(O NIM XXV)
rodził pocałunki, kusił maliną.
na początku grudnia jakieś
sugestie. o wspólnym czasie
i dłoniach w zielonej soli
zdarzało się kochać po obu
stronach. krążył z gwiazdami.
przykładałam czoło do jego
szyi. nasze imię
droga pod słońce w odcieniu
przygody. miałam ochotę na
więcej. odchodził z kometą
we włosach.
autor
Izabela0906
Dodano: 2010-01-31 16:14:07
Ten wiersz przeczytano 561 razy
Oddanych głosów: 13
Aby zagłosować zaloguj się w serwisie
Komentarze (11)
ON jest głęboko w twoim sercu....piękne
uczucie...pozdrawiam...
w ostatniej strofie odpłynęłaś wierszem, a jest to
milowy krok.
Niezwykle opisany, tyle metafor, zaczarowane słowa,
pozdrawiam:)
ładnie napisany wiersz, miły w odbiorze...przepełniony
uczuciem...pozdrawiam
Ładny i bardzo ciekawy wiersz,ale jesteś zazdrosna o
kometkę...powodzenia
a Ty nadal czarujesz pozytywnie...pięknie...pozdrawiam
zjawiskowy inaczej ma w sobie nastrój bliskości
pięknie wypowiedziany Bliskość czuła i rozmarzenie
Bardzo piękny wiersz:)
Ciekawa forma przedstawienia miłości. Podoba mi się:)
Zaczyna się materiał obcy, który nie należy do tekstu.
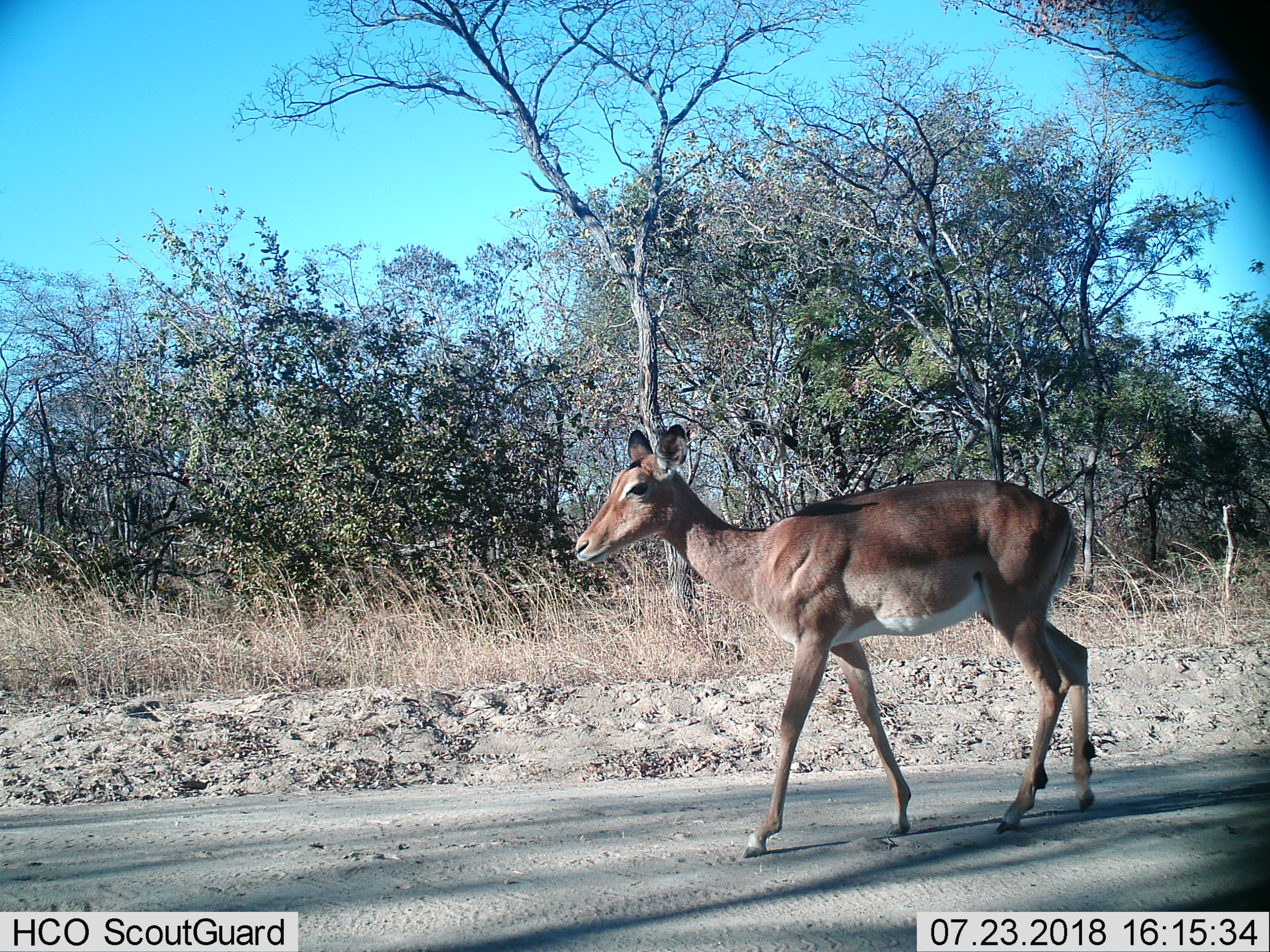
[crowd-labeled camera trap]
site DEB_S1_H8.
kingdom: Animalia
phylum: Chordata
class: Mammalia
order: Artiodactyla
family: Bovidae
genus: Aepyceros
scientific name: Aepyceros melampus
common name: impala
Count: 1.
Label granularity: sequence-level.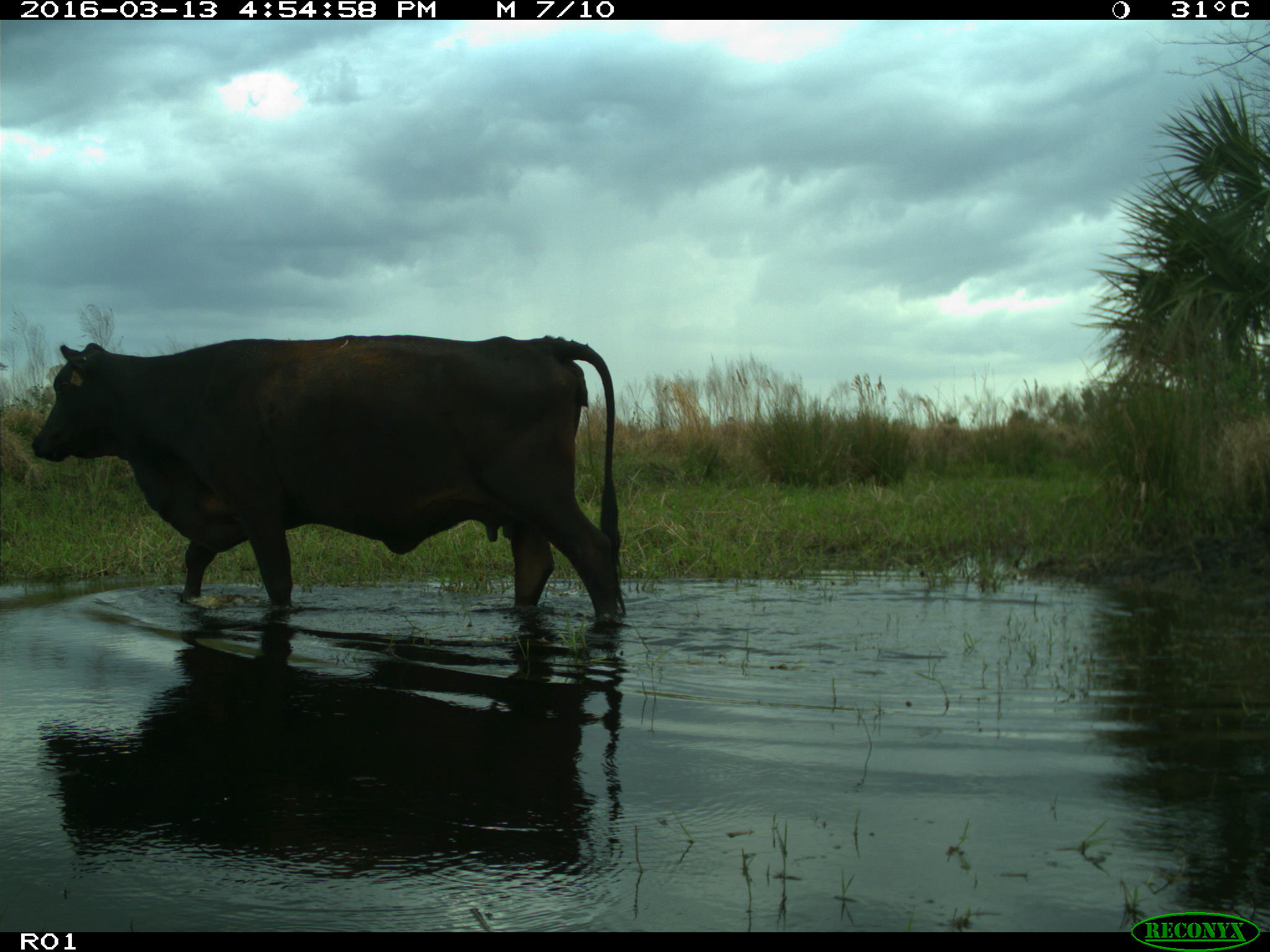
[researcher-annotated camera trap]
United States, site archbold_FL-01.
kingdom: Animalia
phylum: Chordata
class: Mammalia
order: Artiodactyla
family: Bovidae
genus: Bos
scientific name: Bos taurus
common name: domestic cow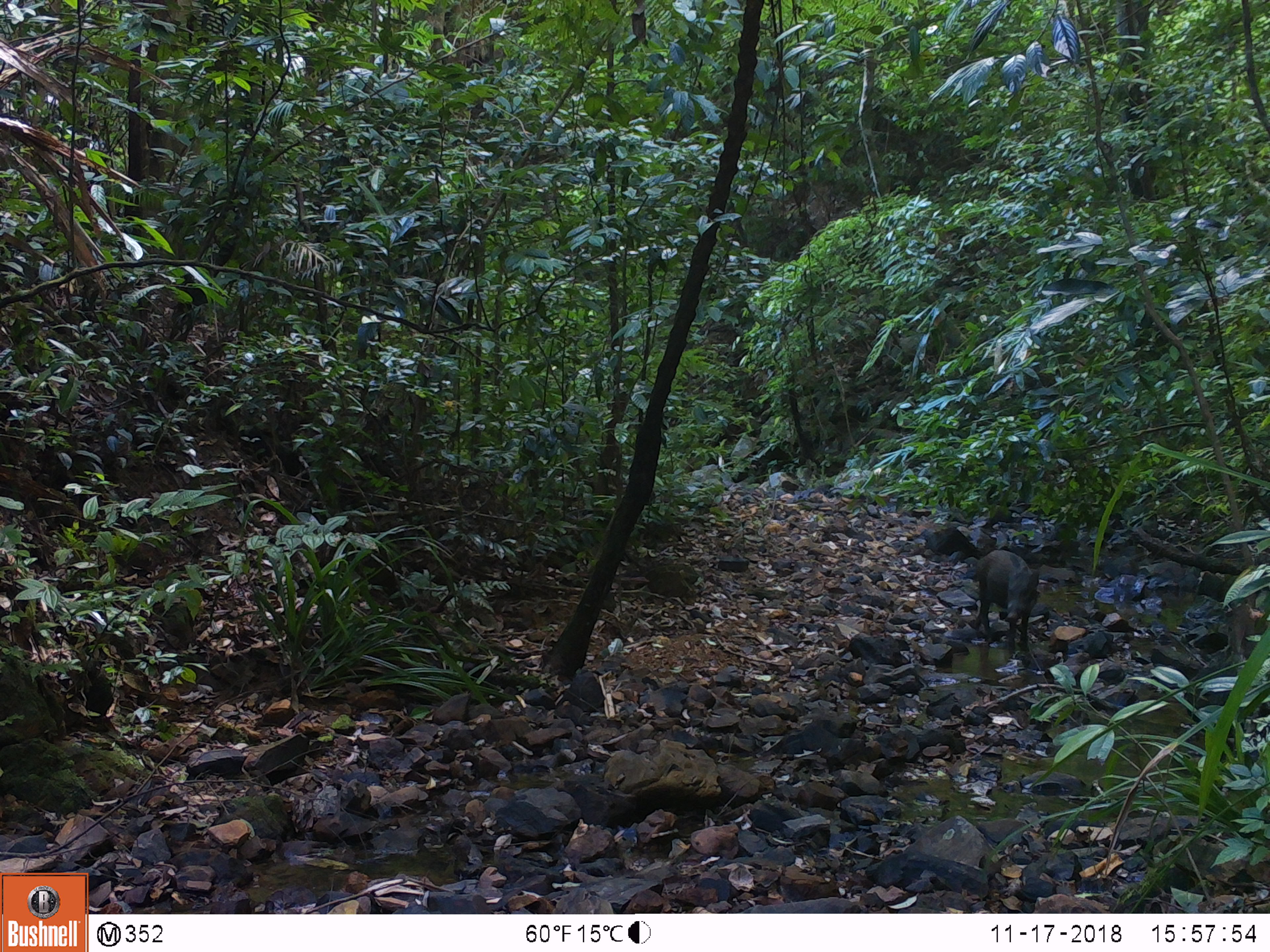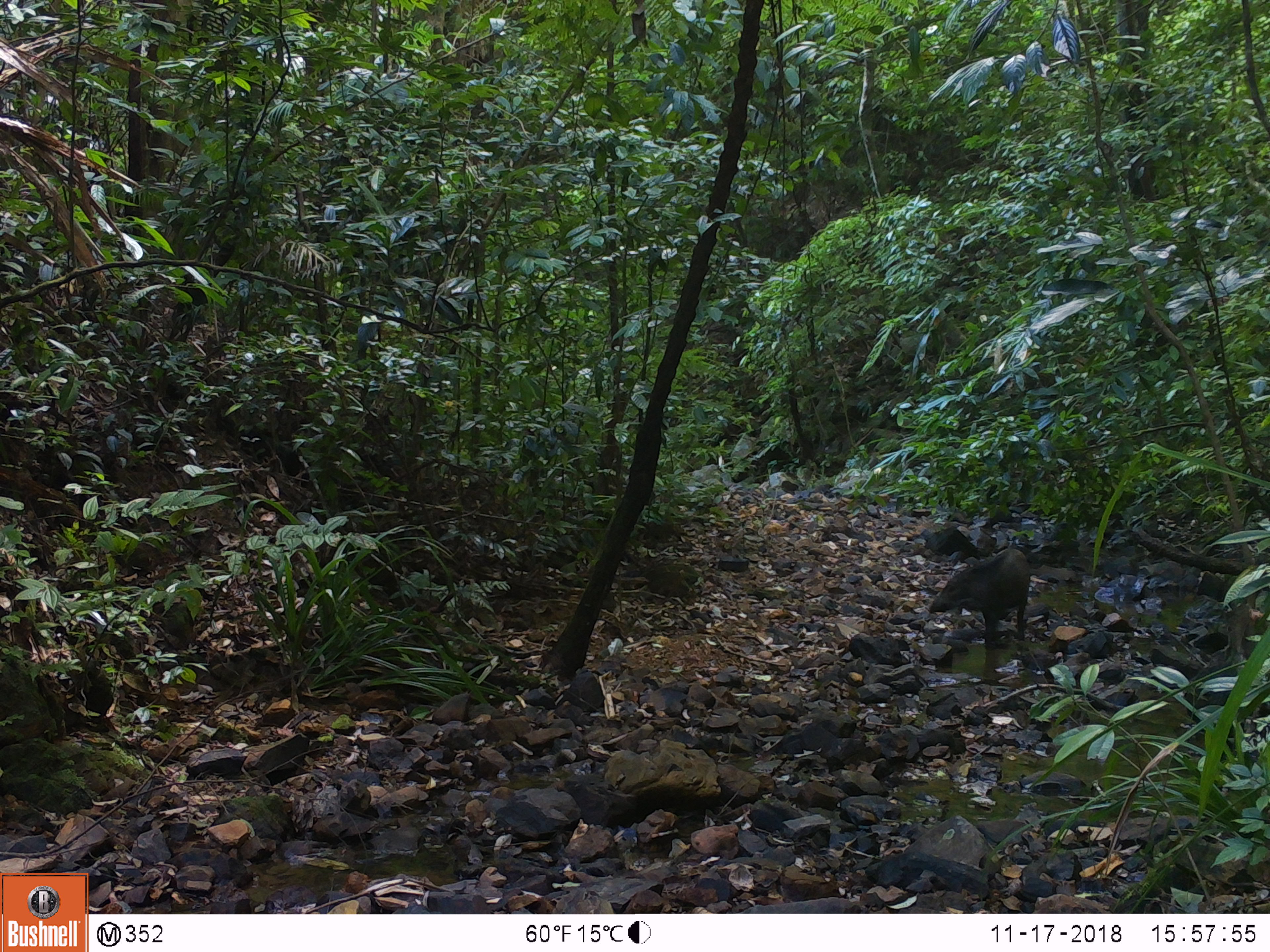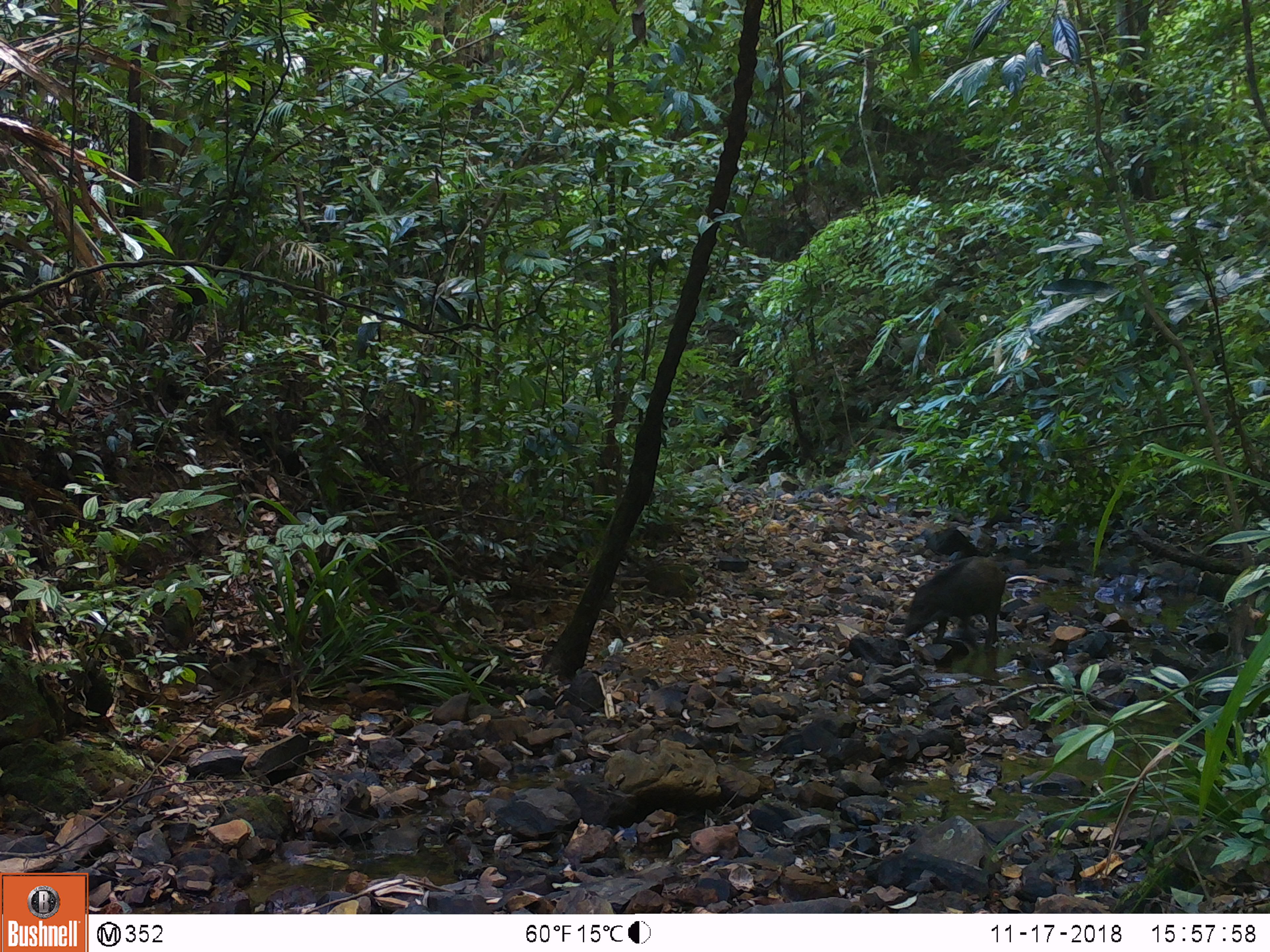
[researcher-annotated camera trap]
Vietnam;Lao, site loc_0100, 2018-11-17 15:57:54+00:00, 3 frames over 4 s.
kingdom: Animalia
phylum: Chordata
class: Mammalia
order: Artiodactyla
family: Suidae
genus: Sus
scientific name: Sus scrofa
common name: eurasian wild pig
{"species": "eurasian wild pig (Sus scrofa)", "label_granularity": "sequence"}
Iluzoryczny z miejscem na własny wpis. Po prostu
super. Pozdrawiam:)
Jak sympatycznie delektujesz się "Nim" - na różnych
poziomach: uczuć, odbierania wszystkimi zmysłami, w
różnym otoczeniu. Pozdrawiam :)
Ładny i ciekawy tematycznie wiersz.
Pozdrawiam serdecznie Izabelo.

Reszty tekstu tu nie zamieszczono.